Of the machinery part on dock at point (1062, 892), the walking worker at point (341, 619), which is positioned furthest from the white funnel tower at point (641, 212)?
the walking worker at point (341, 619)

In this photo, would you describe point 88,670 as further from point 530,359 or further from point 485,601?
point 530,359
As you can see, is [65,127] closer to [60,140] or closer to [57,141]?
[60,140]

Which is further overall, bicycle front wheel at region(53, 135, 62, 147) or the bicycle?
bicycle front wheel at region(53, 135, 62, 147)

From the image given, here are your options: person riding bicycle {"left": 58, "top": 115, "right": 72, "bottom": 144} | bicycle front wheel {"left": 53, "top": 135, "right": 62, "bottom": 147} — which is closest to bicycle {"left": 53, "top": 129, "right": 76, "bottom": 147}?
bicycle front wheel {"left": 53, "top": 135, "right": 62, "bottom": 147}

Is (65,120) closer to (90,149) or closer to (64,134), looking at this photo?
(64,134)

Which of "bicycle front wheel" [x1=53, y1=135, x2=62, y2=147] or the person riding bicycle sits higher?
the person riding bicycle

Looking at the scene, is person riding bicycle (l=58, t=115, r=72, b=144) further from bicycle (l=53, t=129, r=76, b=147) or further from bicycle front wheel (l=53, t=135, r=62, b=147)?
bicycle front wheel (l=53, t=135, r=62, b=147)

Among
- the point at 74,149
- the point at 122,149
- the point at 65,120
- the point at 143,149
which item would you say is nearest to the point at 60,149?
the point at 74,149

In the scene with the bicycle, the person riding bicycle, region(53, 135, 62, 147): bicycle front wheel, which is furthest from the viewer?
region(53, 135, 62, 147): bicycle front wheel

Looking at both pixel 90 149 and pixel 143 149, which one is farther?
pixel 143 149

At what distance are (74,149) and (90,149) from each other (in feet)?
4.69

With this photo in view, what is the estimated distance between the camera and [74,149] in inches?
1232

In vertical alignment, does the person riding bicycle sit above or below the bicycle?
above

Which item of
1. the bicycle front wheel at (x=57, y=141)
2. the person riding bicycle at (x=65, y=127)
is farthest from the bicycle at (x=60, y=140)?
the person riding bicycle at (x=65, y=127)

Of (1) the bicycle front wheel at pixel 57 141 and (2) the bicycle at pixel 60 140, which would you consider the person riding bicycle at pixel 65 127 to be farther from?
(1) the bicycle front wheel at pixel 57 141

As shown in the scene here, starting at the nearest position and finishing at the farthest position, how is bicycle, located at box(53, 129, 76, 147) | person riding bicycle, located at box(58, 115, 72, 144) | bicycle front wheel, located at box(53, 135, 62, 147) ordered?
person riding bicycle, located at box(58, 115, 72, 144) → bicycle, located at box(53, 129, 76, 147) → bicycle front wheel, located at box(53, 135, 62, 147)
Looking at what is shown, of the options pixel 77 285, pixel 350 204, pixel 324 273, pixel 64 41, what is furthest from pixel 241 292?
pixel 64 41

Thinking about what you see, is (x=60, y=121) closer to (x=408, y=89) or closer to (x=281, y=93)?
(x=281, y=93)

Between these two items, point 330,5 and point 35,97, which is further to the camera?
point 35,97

◆ **Problem statement**: Starting with the line that contains "Looking at what" and running through the end of the data, rewrite those lines as a JSON list of strings with one string per line, omitting blank lines.

◆ **Final result**:
[
  "Looking at what is shown, of the options pixel 77 285, pixel 350 204, pixel 324 273, pixel 64 41, what is furthest from pixel 241 292?",
  "pixel 64 41",
  "Thinking about what you see, is (x=60, y=121) closer to (x=408, y=89) or closer to (x=281, y=93)?",
  "(x=281, y=93)",
  "Between these two items, point 330,5 and point 35,97, which is further to the camera?",
  "point 35,97"
]